Selected excerpt:
————
DAVID GERGEN, CNN SENIOR POLITICAL ANALYST: You're right. I think the big picture is that we're seeing reversals in President Trump in terms of what he thought he will be doing as president. He'd be very, you know, that he would be close to Russia and that China would wind up being a potentially a long-term enemy. But he is now -- in reversing his positions he's actually coming back to a lot of positions that President Obama and his predecessors held. They see much more in conventional places.
I think what is surprising, and we have not seen the degree we're now seeing, is the degree to which the military is out in front and not the State Department, not the diplomats.
SCIUTTO: Fareed, I will hear from officials in the administration or in other agencies that they're beginning to see a decision-making process come into play, a lot of credit you'll often hear going to H.R. McMaster, the national security adviser. From the folks you speak to and also just observing these decisions in recent days and weeks, do you see the development of a more sort of set process for making big-picture decisions like this?
————
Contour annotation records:
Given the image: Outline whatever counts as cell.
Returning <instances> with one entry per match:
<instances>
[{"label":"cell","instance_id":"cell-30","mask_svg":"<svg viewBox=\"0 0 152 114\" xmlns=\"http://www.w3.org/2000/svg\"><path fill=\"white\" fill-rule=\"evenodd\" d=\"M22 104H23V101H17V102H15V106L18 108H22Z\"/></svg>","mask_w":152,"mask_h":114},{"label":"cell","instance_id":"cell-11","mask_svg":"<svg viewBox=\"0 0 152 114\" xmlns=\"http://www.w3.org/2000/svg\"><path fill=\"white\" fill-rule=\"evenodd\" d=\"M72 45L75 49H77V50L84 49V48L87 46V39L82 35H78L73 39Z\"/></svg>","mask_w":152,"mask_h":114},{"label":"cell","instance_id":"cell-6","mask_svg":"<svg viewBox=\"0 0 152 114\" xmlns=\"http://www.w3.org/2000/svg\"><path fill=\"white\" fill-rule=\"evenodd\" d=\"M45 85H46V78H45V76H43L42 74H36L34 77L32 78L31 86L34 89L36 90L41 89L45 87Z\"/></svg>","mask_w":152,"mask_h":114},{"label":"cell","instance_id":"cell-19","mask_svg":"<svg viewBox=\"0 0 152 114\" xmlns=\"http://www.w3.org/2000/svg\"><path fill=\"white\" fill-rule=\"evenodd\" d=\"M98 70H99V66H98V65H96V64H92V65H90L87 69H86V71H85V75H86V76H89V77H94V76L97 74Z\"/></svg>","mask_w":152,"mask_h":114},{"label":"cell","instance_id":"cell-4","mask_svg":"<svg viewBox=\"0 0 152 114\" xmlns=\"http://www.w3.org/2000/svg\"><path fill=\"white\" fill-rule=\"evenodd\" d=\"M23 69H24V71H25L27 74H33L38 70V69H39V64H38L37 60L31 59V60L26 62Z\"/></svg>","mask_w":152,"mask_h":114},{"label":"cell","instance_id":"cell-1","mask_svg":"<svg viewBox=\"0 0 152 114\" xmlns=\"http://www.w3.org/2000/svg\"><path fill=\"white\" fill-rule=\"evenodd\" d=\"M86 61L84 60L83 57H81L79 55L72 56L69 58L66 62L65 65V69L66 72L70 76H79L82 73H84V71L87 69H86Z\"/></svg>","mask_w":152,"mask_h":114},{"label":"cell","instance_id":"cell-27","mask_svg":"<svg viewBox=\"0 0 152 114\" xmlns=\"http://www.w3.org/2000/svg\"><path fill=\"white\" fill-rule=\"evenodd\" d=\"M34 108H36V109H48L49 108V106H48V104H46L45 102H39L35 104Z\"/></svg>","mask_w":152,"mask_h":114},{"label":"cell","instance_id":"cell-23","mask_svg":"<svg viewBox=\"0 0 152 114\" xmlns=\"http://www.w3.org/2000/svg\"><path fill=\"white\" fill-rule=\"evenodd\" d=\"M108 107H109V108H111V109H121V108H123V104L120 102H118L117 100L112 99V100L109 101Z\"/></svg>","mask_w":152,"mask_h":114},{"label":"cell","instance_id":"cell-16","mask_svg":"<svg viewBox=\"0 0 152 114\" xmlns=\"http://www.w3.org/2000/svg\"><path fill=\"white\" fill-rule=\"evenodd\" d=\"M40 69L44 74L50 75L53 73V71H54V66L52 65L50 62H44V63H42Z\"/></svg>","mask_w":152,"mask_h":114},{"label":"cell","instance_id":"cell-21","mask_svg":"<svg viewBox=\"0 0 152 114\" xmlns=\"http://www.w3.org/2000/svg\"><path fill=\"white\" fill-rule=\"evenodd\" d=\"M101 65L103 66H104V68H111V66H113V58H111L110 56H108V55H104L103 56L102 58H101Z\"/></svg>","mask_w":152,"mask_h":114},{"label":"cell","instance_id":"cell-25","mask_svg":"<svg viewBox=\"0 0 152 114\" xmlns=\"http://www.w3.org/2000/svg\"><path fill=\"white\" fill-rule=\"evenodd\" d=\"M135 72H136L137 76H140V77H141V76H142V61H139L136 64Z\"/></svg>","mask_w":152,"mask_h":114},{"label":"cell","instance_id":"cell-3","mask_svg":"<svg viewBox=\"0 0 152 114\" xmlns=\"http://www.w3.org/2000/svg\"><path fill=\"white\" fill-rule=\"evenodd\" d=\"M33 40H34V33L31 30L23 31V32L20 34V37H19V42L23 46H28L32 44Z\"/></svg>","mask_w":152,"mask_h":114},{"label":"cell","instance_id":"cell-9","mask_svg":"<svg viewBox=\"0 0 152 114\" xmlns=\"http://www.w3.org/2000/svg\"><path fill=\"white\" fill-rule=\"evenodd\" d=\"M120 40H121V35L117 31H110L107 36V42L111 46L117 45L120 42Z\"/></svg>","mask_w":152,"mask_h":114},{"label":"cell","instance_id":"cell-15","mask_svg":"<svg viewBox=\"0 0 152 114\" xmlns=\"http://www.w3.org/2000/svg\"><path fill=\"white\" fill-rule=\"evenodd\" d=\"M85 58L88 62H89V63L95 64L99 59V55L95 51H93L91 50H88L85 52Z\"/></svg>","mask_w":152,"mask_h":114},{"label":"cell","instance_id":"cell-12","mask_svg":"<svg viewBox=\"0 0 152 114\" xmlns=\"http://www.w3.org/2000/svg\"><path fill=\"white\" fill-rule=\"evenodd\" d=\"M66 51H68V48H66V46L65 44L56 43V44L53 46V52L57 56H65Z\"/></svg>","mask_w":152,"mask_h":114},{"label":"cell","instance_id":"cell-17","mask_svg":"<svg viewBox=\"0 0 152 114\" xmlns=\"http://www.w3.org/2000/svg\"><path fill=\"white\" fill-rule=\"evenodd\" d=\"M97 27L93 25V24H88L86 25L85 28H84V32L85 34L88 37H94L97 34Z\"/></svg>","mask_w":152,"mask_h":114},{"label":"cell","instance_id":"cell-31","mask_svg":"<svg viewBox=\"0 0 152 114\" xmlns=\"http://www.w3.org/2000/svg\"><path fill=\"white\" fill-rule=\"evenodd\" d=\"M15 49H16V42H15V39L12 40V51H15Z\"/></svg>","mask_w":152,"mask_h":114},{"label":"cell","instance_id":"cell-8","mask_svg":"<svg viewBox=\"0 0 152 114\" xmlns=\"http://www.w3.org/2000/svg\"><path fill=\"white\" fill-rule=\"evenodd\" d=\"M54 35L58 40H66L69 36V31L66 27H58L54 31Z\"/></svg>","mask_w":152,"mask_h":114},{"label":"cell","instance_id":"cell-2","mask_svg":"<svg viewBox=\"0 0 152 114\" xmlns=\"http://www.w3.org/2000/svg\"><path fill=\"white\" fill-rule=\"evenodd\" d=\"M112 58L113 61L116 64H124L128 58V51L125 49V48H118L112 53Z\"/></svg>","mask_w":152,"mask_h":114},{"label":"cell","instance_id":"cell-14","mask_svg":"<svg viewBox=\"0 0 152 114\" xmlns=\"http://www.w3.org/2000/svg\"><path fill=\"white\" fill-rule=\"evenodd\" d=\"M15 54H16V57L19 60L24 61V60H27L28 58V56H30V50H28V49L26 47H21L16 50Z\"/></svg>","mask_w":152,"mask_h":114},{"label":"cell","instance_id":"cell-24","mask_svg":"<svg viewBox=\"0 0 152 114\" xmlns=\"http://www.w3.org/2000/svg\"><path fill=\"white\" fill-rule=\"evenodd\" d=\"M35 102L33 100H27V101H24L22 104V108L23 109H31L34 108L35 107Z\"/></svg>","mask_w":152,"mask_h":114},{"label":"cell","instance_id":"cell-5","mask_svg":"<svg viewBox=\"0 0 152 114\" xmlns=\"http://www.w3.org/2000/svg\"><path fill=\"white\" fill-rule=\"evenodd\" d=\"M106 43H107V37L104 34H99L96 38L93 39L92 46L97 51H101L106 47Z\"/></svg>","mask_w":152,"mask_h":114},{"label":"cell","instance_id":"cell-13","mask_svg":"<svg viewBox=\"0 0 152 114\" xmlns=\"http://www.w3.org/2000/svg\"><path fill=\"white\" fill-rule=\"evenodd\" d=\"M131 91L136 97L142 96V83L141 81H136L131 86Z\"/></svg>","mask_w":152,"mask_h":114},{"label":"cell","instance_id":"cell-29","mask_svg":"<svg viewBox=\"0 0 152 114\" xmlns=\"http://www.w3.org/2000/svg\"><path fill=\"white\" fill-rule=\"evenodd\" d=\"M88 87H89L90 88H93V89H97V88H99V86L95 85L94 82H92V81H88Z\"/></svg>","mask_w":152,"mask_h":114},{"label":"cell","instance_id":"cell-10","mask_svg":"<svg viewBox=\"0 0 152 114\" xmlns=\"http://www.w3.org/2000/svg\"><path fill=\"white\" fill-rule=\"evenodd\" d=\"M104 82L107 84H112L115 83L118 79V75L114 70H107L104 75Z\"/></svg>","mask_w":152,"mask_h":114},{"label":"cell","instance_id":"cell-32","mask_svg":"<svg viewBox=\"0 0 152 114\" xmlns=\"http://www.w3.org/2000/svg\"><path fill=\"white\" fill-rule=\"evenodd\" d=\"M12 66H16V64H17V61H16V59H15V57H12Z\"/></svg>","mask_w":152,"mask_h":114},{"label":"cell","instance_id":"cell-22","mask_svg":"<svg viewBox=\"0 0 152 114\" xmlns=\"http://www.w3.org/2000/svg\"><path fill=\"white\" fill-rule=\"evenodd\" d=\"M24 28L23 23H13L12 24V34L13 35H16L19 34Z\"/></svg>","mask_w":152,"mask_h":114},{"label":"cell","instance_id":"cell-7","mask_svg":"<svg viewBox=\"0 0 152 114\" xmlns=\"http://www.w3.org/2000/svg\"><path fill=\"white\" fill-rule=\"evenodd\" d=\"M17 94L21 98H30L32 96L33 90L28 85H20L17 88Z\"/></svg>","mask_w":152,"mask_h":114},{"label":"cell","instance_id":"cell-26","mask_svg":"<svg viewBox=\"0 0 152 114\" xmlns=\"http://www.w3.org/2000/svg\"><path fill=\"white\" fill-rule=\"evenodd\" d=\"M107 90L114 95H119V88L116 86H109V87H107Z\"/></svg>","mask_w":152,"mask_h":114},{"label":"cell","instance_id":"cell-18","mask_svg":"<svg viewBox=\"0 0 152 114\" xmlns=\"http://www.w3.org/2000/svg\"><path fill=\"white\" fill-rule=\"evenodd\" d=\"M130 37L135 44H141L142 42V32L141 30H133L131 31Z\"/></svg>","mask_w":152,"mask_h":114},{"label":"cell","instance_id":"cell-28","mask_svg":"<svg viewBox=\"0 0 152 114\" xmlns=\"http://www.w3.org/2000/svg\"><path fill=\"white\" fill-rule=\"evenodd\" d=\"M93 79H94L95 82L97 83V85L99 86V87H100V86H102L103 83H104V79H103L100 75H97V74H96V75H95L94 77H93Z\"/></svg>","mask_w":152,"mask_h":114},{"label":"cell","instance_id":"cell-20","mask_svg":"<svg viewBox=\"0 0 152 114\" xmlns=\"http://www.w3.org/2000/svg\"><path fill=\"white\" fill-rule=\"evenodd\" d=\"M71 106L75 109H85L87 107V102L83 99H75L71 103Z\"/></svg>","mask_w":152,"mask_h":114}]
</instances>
————
Tasks and exercises:
1/ Count the lines in the records that contain the string "instances", and give only that number.
2/ Continue the transcript about President Trump's policy reversals from the point where it stops.

Results of the exercise:
1/ 3

2/
ZAKARIA: I think the beginning is exactly the right way to describe it. And McMaster is a very seasoned, very smart guy, a very thoughtful. And so I'm sure he is, you know, what you're seeing is, in fact, his hand at work. But it really is the beginning. And really we're walking off the -- you know, we're walking back from the cliff.
So while, you know, while it's encouraging, there are still is the whiplash of the confusion of where exactly the United States stands on all these issues and what it says for the future. President Trump boldly and proudly says, I'm very flexible. But the flexibility is such that it's not, you know, he's not unpredictable at this point, he's incoherent, right?
I mean, one day he says NATO is obsolete, the next day he said it isn't. One day he says China will be labeled a currency manipulator on his first day in office, and then he says it isn't. You know, how many more of these reversals will happen?
SCIUTTO: David, I've spoken to a number of foreign diplomats who make the point that they don't know what the actual policy is. They don't even know sometimes who to speak with in the Trump administration or which public proclamation to believe. From your seat, at least in the last week and I don't want to exaggerate a short period of time, but as you begin to see some policy moves here, are you beginning to see the outlines at least of a Trump doctrine or if not a Trump doctrine, at least a Trump foreign policy?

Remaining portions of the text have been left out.